「えぇっと、茶葉はどこかしらぁ・・・」

ゴソゴソと厨房の棚を漁るティファニーを、陰から密かに窺う朱色の瞳。
ティファニーはのんびりとした仕草で水を沸かし、茶葉を小さな袋に詰め込んでお湯に浸す。
心地良い香りと共に茶葉の色素が滲み出る。

「おい」

「はぁい?」

ティファニーが振り返る。

「この村、水はどこから引いてるん?」

「お水ですかぁ?
外にある井戸ですけどぉ・・・」

「井戸・・・」

つかつかと彼女に近づき、ティーポッドを奪う。
かなり長身な上に強面の男にいきなり持っていたものを横取りされ、ティファニーはポカンとした表情で彼を見上げた。

「えぇか、この茶は誰にも飲ませんな。お前も飲むな。
・・・外を調べてくる。

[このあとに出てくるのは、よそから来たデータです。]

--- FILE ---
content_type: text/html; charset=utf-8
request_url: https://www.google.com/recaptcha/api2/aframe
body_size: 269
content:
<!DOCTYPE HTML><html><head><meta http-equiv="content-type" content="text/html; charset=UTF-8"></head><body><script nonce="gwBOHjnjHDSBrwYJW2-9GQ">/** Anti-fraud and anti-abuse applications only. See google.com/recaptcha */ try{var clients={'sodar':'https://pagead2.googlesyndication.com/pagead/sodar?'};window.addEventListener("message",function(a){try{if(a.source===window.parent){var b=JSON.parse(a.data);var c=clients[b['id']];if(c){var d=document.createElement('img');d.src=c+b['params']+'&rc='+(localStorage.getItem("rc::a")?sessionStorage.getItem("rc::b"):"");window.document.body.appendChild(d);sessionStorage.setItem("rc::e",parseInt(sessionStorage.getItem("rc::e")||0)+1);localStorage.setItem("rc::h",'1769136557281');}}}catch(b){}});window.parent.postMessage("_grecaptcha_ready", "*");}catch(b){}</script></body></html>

安全だとわかるまで飲むなや」

突然一方的にそう言われ、ティファニーは何がなんだかわからないながらも頷くしかない。
メノウは奪ったポッドを傍のテーブルに置き、背を向けて厨房を去る。



廊下に出たところでジストと鉢合わせた。

「メノウ!ここにいたか!
今から妙な病を治す薬の材料を取りに行・・・」

「ちと気になった。外調べてからでえぇか?」

「ん? それは構わないが・・・」

「姫さんも来や。それなりの頭持ってんねんやろ」

メノウに連れられたジストは教会を出る事になる。